▶ [Passage to read]
┄┄┄┄┄┄┄┄┄┄

“The Power of Imagination” by Rev. Dr. James Kubal-Komoto

On Sunday, September 15, UUFR had technical difficulties with its livestream so we are posting Rev. James’s message from that morning below…

We have such a hard time imagining our lives different as different than they are now. Our present reality looms so large. Our present reality looms so large in our field of vision it is like an 18-wheeler we’re stuck behind on a two-lane highway. We have such a hard time seeing passed it into a future that could be different from our present.

We have a hard time imagining our children growing up even when they seem to be growing up before our eyes. We have a hard time imagining ourselves growing old, and when we do, as some of you have shared with me, we look in the mirror and say, “How the hell did that happen?”

We also have a hard time imagining how we might intentionally change our lives for the better.  We falsely believe that the way things are now are the way they always have to be.

I want to suggest for your consideration this morning that the biggest obstacle for any of us in creating change in our individual lives or our collective lives is not lack of time, lack of money, lack of know how, lack of a real desire for change, lack of individual willpower or lack of collective political power, but lack of imagination.

┄┄┄┄┄┄┄┄┄┄

▶ [Data provided]
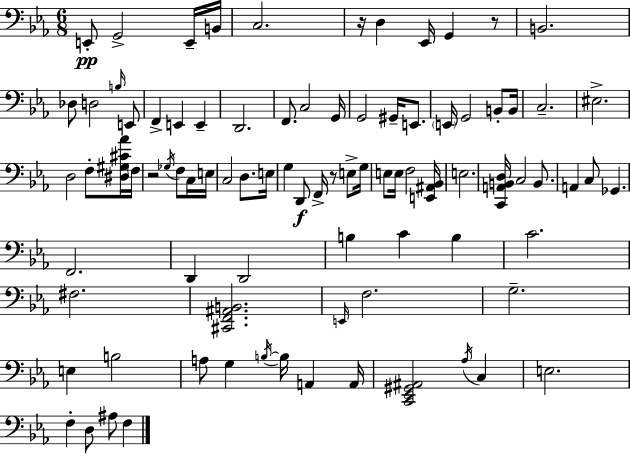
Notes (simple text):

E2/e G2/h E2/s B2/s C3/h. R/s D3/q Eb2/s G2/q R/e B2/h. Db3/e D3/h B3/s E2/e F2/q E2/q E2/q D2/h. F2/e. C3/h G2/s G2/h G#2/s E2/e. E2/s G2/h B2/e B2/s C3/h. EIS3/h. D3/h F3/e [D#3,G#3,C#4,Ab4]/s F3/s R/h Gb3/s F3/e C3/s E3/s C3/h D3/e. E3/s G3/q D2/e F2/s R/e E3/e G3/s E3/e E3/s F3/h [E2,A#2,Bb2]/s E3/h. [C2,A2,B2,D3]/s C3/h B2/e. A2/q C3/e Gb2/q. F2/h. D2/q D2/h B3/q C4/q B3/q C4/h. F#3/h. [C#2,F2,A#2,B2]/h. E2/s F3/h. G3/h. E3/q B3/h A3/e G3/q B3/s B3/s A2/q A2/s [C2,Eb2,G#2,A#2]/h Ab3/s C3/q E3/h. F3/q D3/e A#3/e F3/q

┄┄┄┄┄┄┄┄┄┄

▶ [Exercise brief] Copy out the full sermon on the power of imagination from above, word for word, from its title line through its last sentence.

▶ [Result of the task]
“The Power of Imagination” by Rev. Dr. James Kubal-Komoto

On Sunday, September 15, UUFR had technical difficulties with its livestream so we are posting Rev. James’s message from that morning below…

We have such a hard time imagining our lives different as different than they are now. Our present reality looms so large. Our present reality looms so large in our field of vision it is like an 18-wheeler we’re stuck behind on a two-lane highway. We have such a hard time seeing passed it into a future that could be different from our present.

We have a hard time imagining our children growing up even when they seem to be growing up before our eyes. We have a hard time imagining ourselves growing old, and when we do, as some of you have shared with me, we look in the mirror and say, “How the hell did that happen?”

We also have a hard time imagining how we might intentionally change our lives for the better.  We falsely believe that the way things are now are the way they always have to be.

I want to suggest for your consideration this morning that the biggest obstacle for any of us in creating change in our individual lives or our collective lives is not lack of time, lack of money, lack of know how, lack of a real desire for change, lack of individual willpower or lack of collective political power, but lack of imagination.